*EXCERPTED PASSAGE:*

In 2016, Sony’s replacement for the excellent 2015 X930C HDR 4K TV has taken down the quality of its sound reproduction by a notch or two but compensated for this with a truly stylish and sleek new design that incorporates some of the best display features we’ve seen from Sony to-date. Motion control specs in the X930D are particularly great and color reproduction is downright superb thanks to 10-bit panel technology, Wide Color Gamut HDR specs and Sony’s superb Triluminos Display LED filter technology. On the other hand, the peak brightness, black levels and overall contrast of this new 4K TV aren’t quite as good as they are in Vizio’s P-Series or Samsung’s 2016 SUHD TVs, which is why we ranked the X930D lower than those other 4K TVs.

However don’t be fooled, this is still one absolutely stunning 4K HDR TV and the Android TV smart OS built into it is better than ever before, with new streaming content sources and improved functionality.

Samsung UN65JS9000 4K UHD Smart TV: $3,497.99

Samsung UN65JS9000 4K UHD Smart TV

Samsung UN65JS9000 4K UHD Smart TV

To be brief and to the point, Samsung’s JS9000 SUHD Curved 4K TV is almost identical in every regard and quality metric to the JS9500. It’s only major point of difference is a lack of the brightest possible luminance through Peak Illuminator ULTIMATE technology. Instead, the 65 inch JS9000 and all other versions of it offer up Peak Illuminator PRO, which is marginally less bright, though the difference is barely notable.

*DIRECTIONS:*
A - According to the TV review, which technologies give the X930D its color reproduction? List every one.
B - Reproduce the TV review from "However don’t be" up to and including "and improved functionality.", substituting "impressive" for "stunning".
Answer using only the TV review above.

*DATA PROVIDED:*

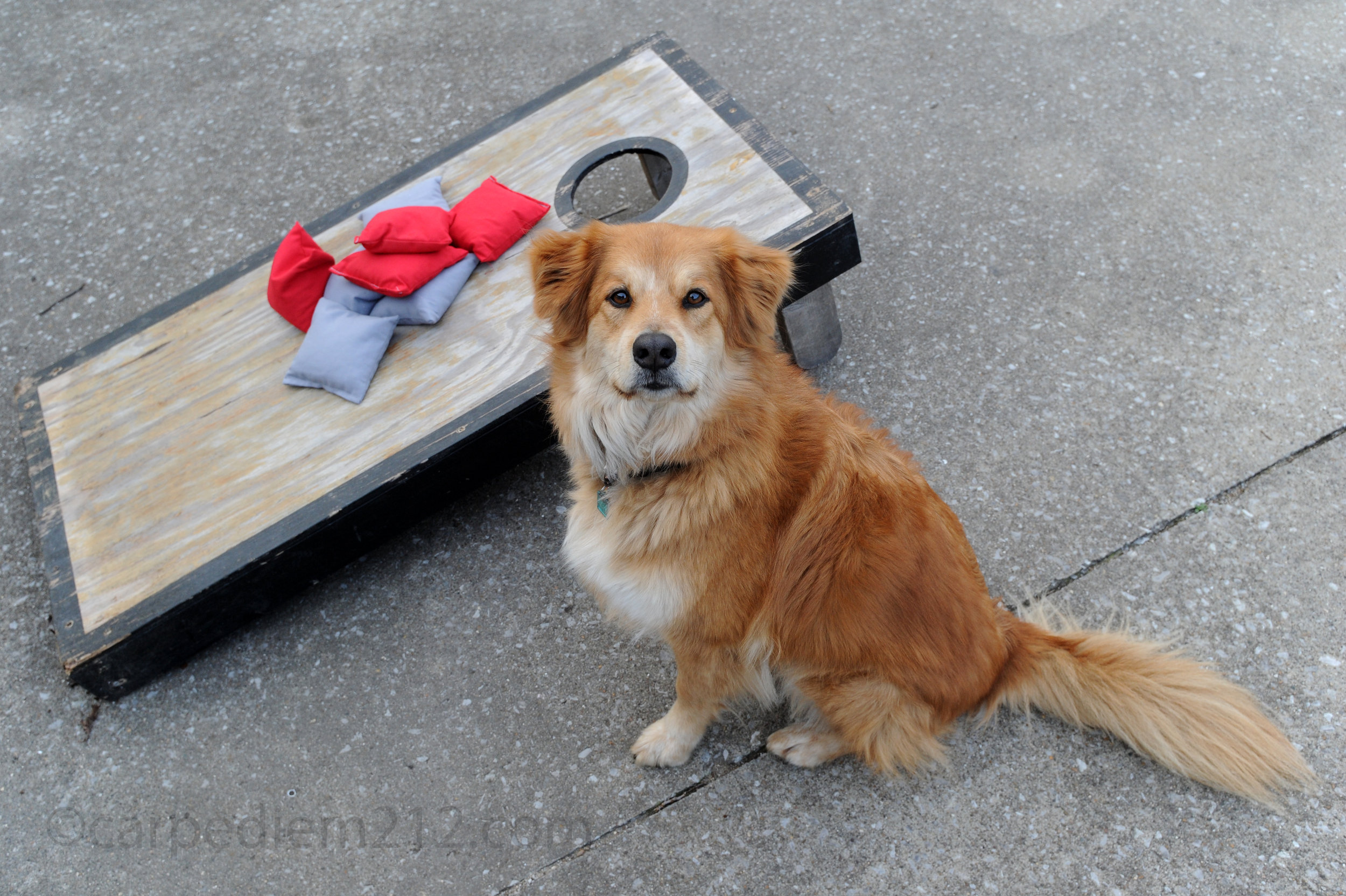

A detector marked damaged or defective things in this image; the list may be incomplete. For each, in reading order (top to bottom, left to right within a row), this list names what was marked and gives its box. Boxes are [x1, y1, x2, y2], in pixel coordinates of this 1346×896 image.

*RESULTS OF THE TASKS:*
A -
- 10-bit panel technology
- Wide Color Gamut HDR specs
- Sony's Triluminos Display LED filter technology

B -
However don’t be fooled, this is still one absolutely impressive 4K HDR TV and the Android TV smart OS built into it is better than ever before, with new streaming content sources and improved functionality.